Wake up, a little earlier than usual, walk over to the HHP building — drug test. This is a fairly common occurrence in the lives of UNCG student athletes who can expect to be tested at least once a semester over the course of their athletic careers here. Street drugs, masking agents, and most importantly, performance enhancing drugs, or PEDs, are all tested for by an independent company called Drug Free Sport that the athletic department contracts to carry out both random and non-random drug tests on all UNCG student-athletes. UNCG athletes are also subject to other drug testing carried out by the NCAA itself. Student-athlete Luke Sumerford of the cross country and track and field teams had this to say about the rigorous testing regimen he and many other UNCG athletes go through; “Drug testing is crucial for the integrity of sports across the board. I believe in competing fairly and I support these tests.”
The experience of rigorous testing regimes, independent testing bodies and regular random tests, however, is not common in the world of professional athletics. A useful case study drug is recombinant erythropoietin, or EPO, a well-known drug that stimulates the body’s hormone that stimulates the production of red blood cells.
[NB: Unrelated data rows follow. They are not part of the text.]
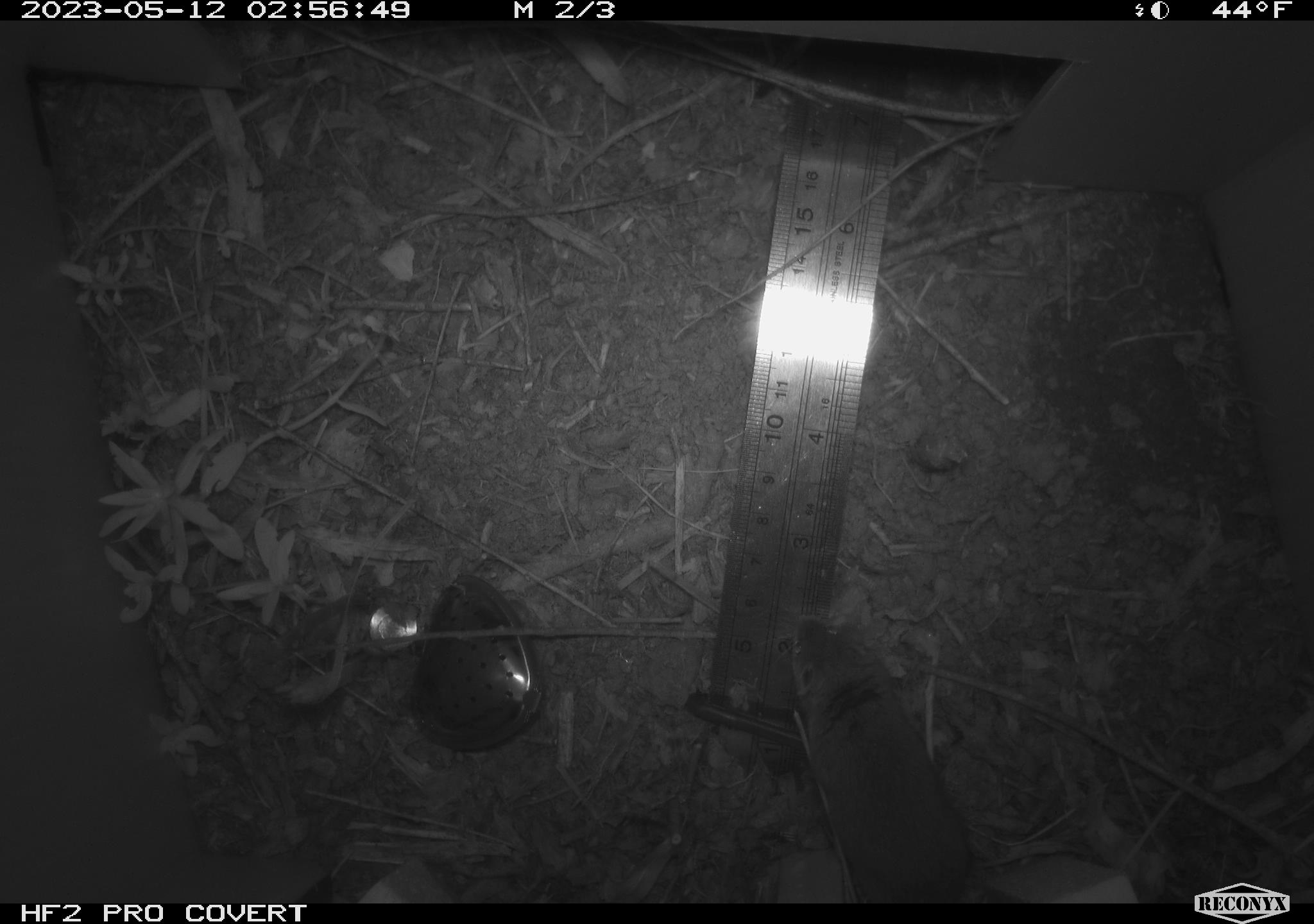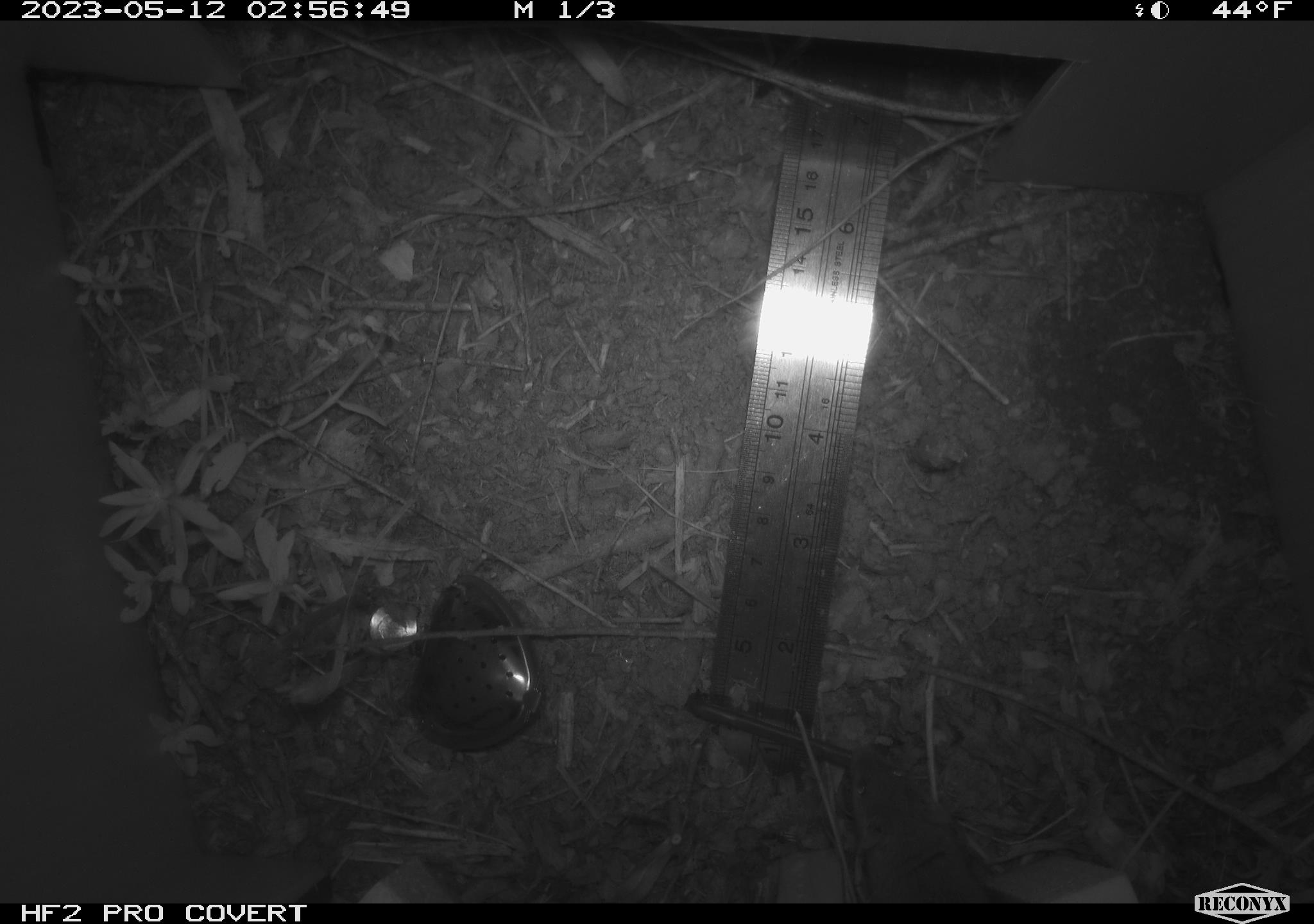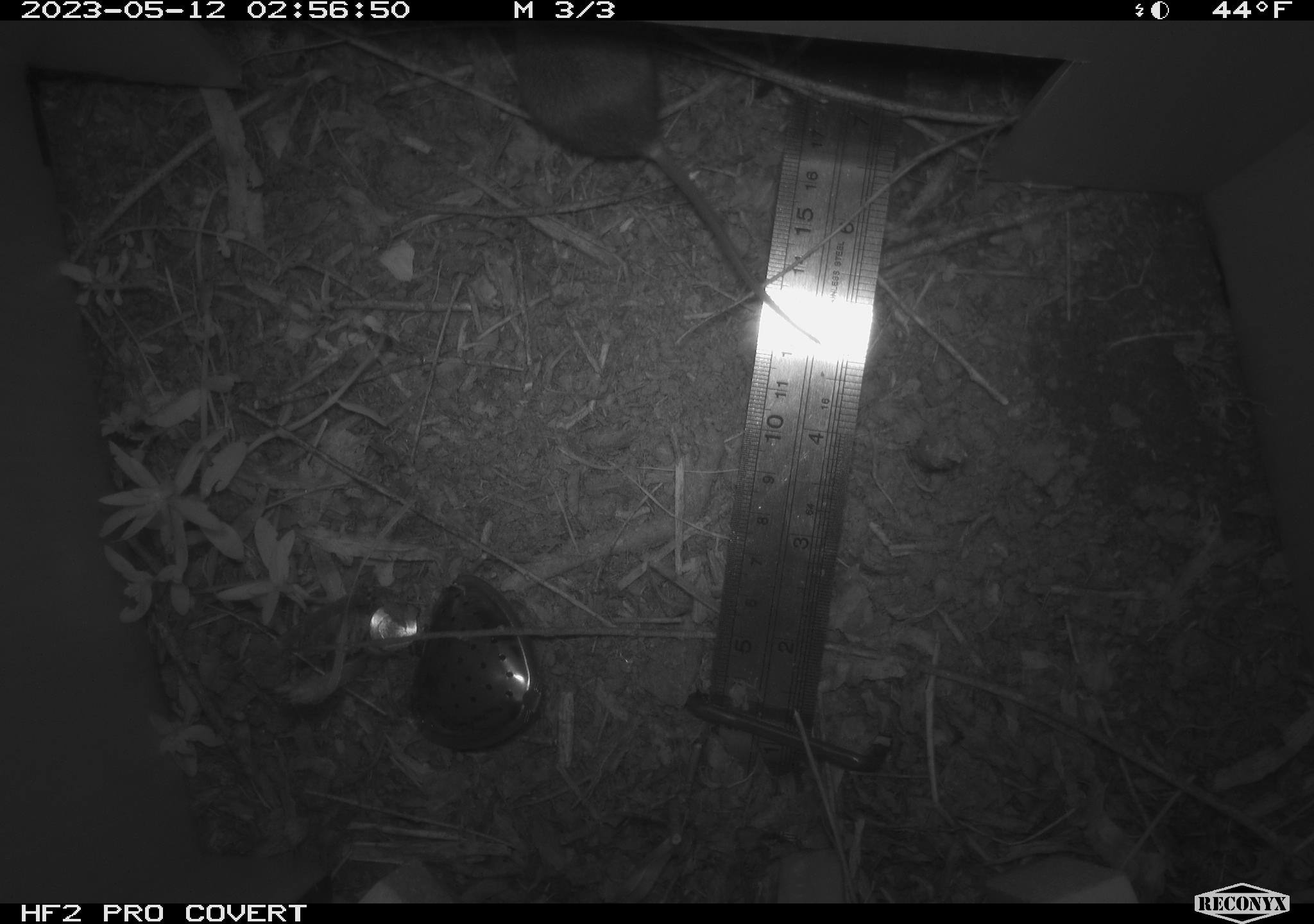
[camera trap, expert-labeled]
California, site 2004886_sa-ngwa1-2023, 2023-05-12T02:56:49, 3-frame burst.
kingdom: Animalia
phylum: Chordata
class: Mammalia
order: Rodentia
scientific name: Rodentia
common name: mouse species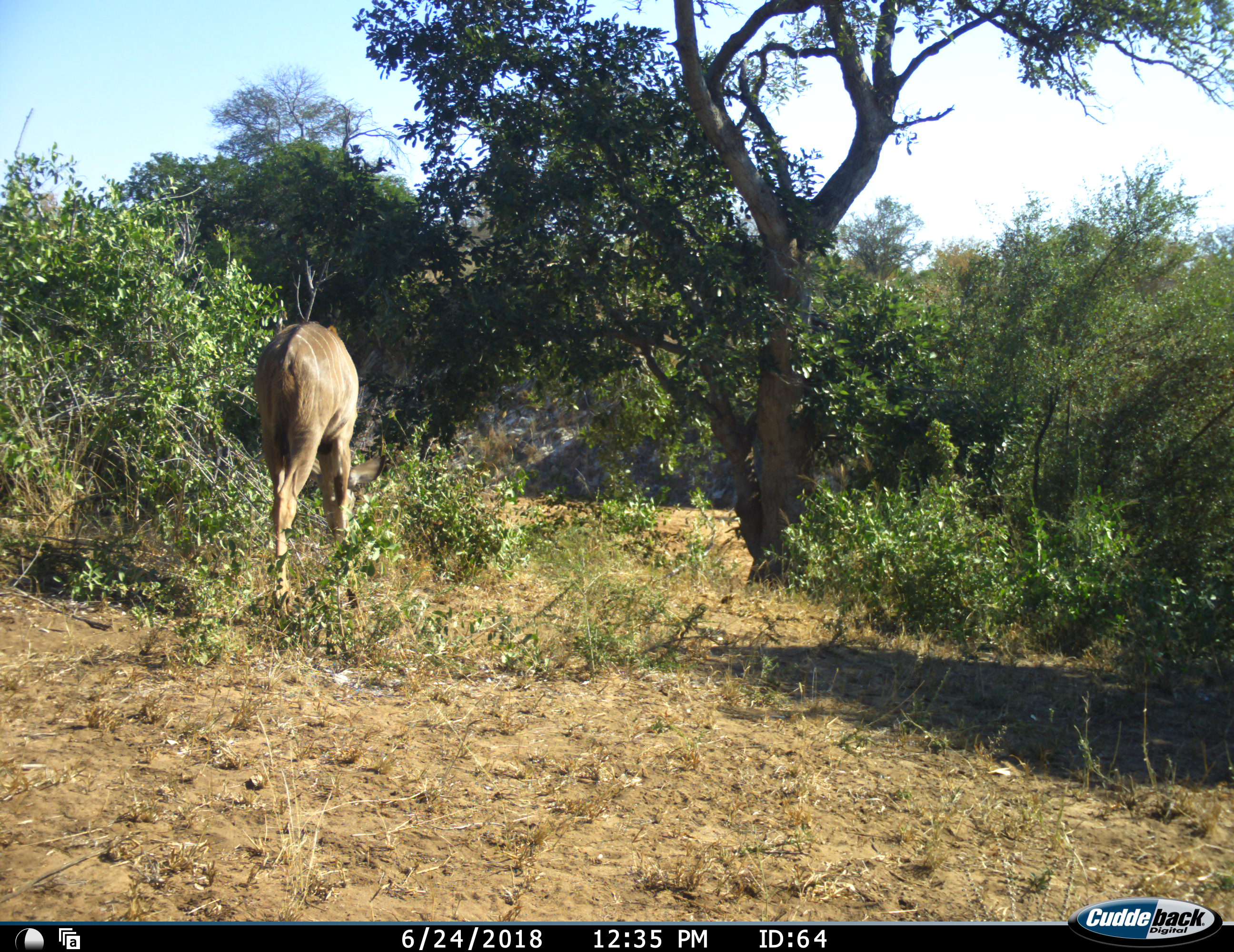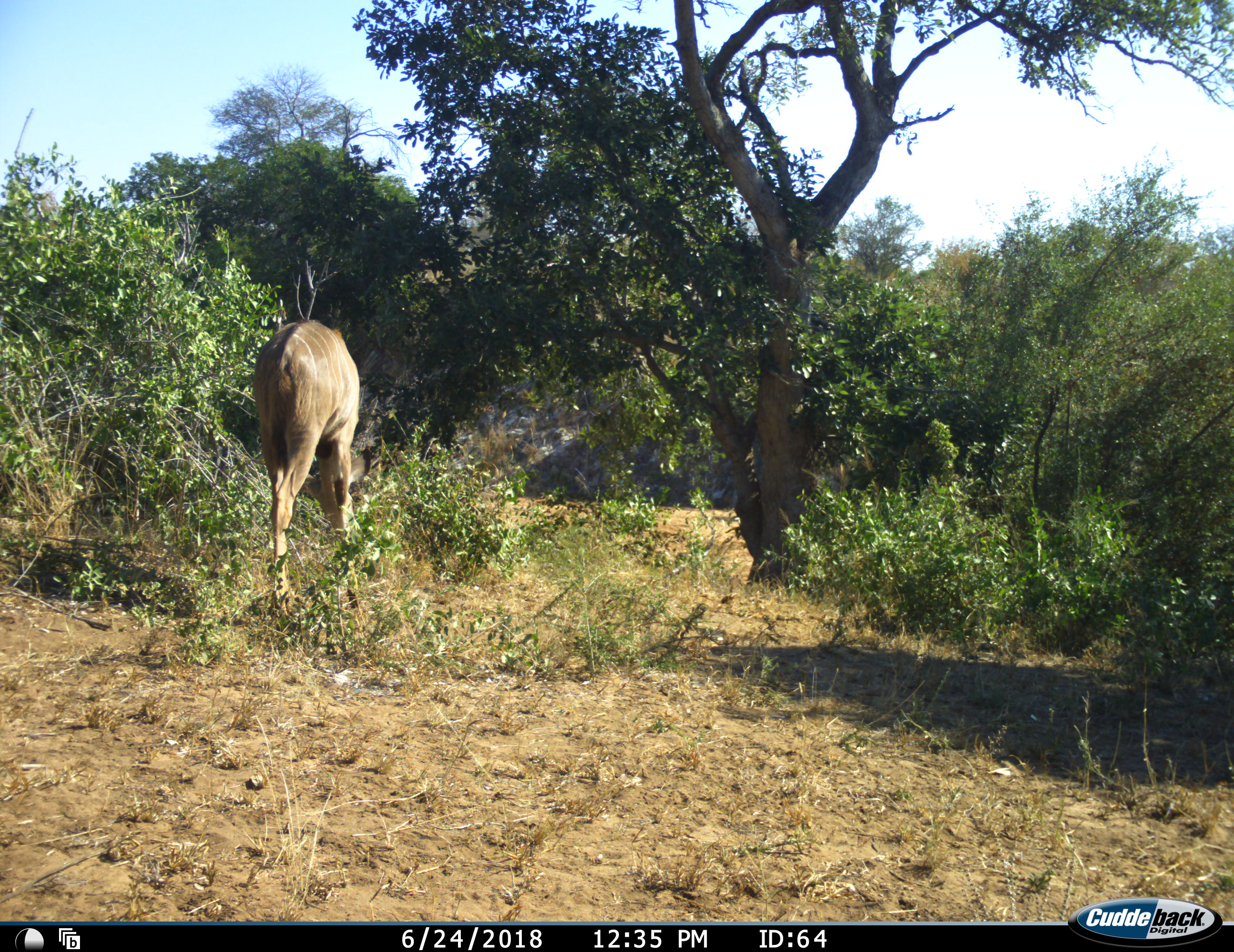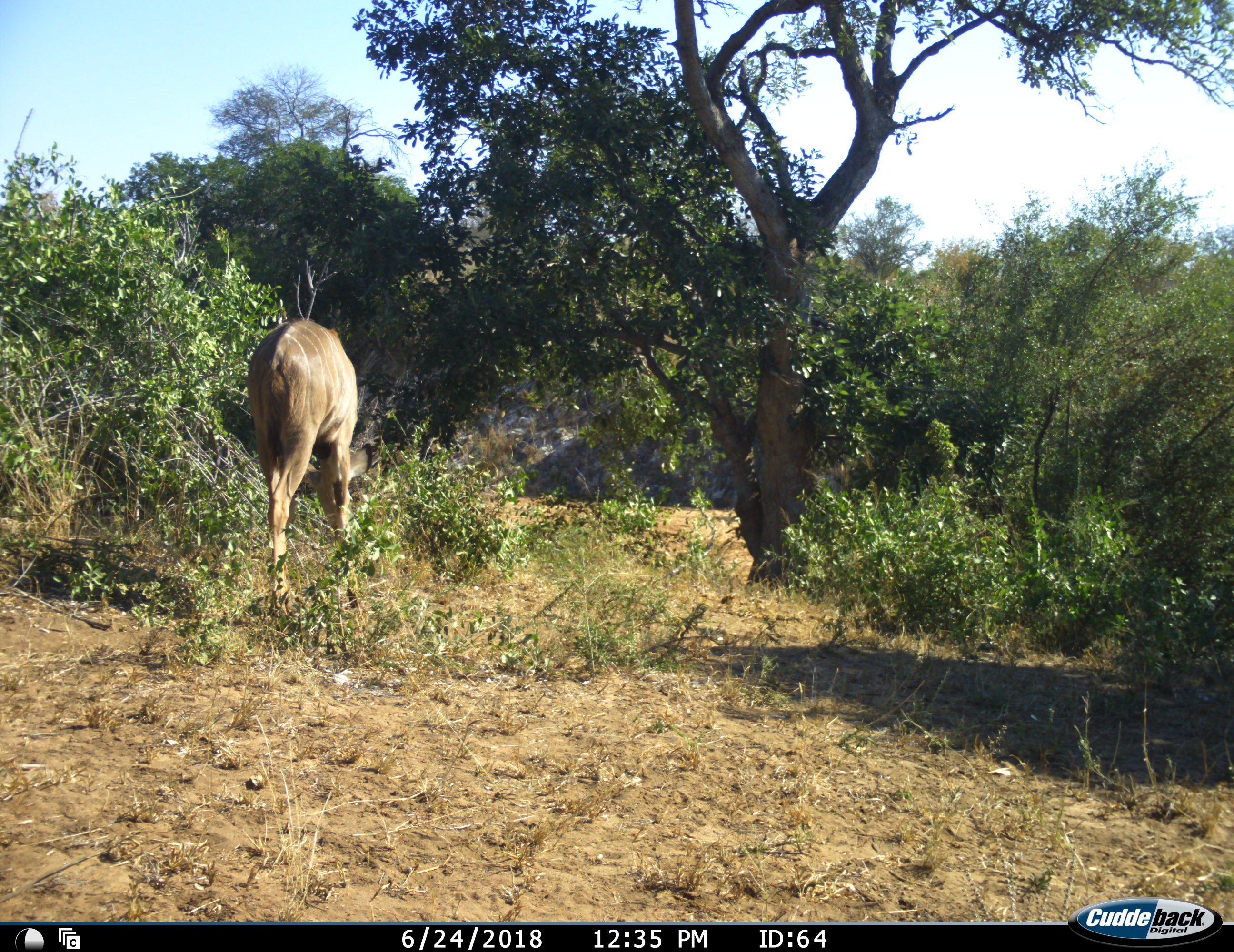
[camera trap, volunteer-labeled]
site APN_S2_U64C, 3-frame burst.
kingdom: Animalia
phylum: Chordata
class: Mammalia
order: Artiodactyla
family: Bovidae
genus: Tragelaphus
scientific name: Tragelaphus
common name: kudu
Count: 1.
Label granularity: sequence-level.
In a pharmaceutical application, it is used to assist the severely anemic to increase their red blood cell counts. For athletes, however, it can be used as a wonder drug of sorts. Higher red blood cell counts means that more oxygen can be delivered to the cells. This results in increased endurance and improved recovery, crucial aspects to all sports.
The most famous case of EPO use was the professional cyclist Lance Armstrong. EPO was just one of the drugs that Armstrong admitted to taking in his 2013 tell-all. The cyclist’s story is familiar; it is one of deception, backroom deals and a radical about-face as Armstrong now presents himself as a crusader against doping. As a result, today professional cycling is seen as merely a charade, viewed not as a grueling and exciting sport, but as one dominated by whomever carries out the most effective pharmaceutical regime. Since the Armstrong case, the World Anti-Doping Agency (WADA) and other anti-doping agencies have cracked down on cycling, with many of the top cyclists in the world now riding considerably slower than those of Lance’s heyday.
Cycling is not the only sport, however, in which EPO plays a role. In fact, most sports like to think that EPO doesn’t exist. The NFL only started testing for the substance in 2007. WADA has banned the substance since the early 1990s. The NBA bans the substance, but its testing policy, invariably negotiated in the player’s favor, forces the testing organization to notify the players of testing well in advance, allowing the players to set up their own appointments. This allows for the potential for players to employ the same tactics as Lance Armstrong, namely microdosing, which is the process of taking extremely small doses of substances to avoid detection, and saline injection, which involves administering a saline IV prior to testing to dilute the blood. The NHL, MLB and other major national sporting leagues employ equally lax testing policies.
Just as cycling is not the only sport impacted by EPO use, EPO is not the only drug used by athletes to cheat the system. In recent weeks, prominent tennis player Maria Sharapova tested positive for the blood flow-increasing heart disease drug melodonium. Unfortunately, Sharapova is not the only one. Since the beginning of this year, nearly 100 athletes across different sports have tested positive for the substance. The depth of the problem is equally shocking. In the 2012 Olympics women’s 1500m final, six of the twelve finishers — yes, half — have tested positive for performance enhancing drugs since the Games. This has prompted the International Olympic Committee, the IOC, to announce that it will retroactively retest urine samples taken in conjunction with the London Olympics.
This begs the question, then; what is to be done? The student-athlete interviewed earlier in this piece had a suggestion.
“I think anyone taking a performance enhancing drug should be barred for life from competing,” said Sumerford.
Certainly, lifetime bans would purge sports from offenders. However, what about the root causes of the use of these performance-enhancing substances? Perhaps it’s the enormous salaries paid to athletes, the lucrative sponsorship deals, the draw of the limelight, or maybe the culture of high profile athletics that pushes otherwise honest and moral athletes to carry out these illegal activities in the name of performance. Either way, testing needs to be ramped up, offenders need to be prosecuted and banned and we as the sports-viewing public must demand upstanding behavior of the athletes we look up to.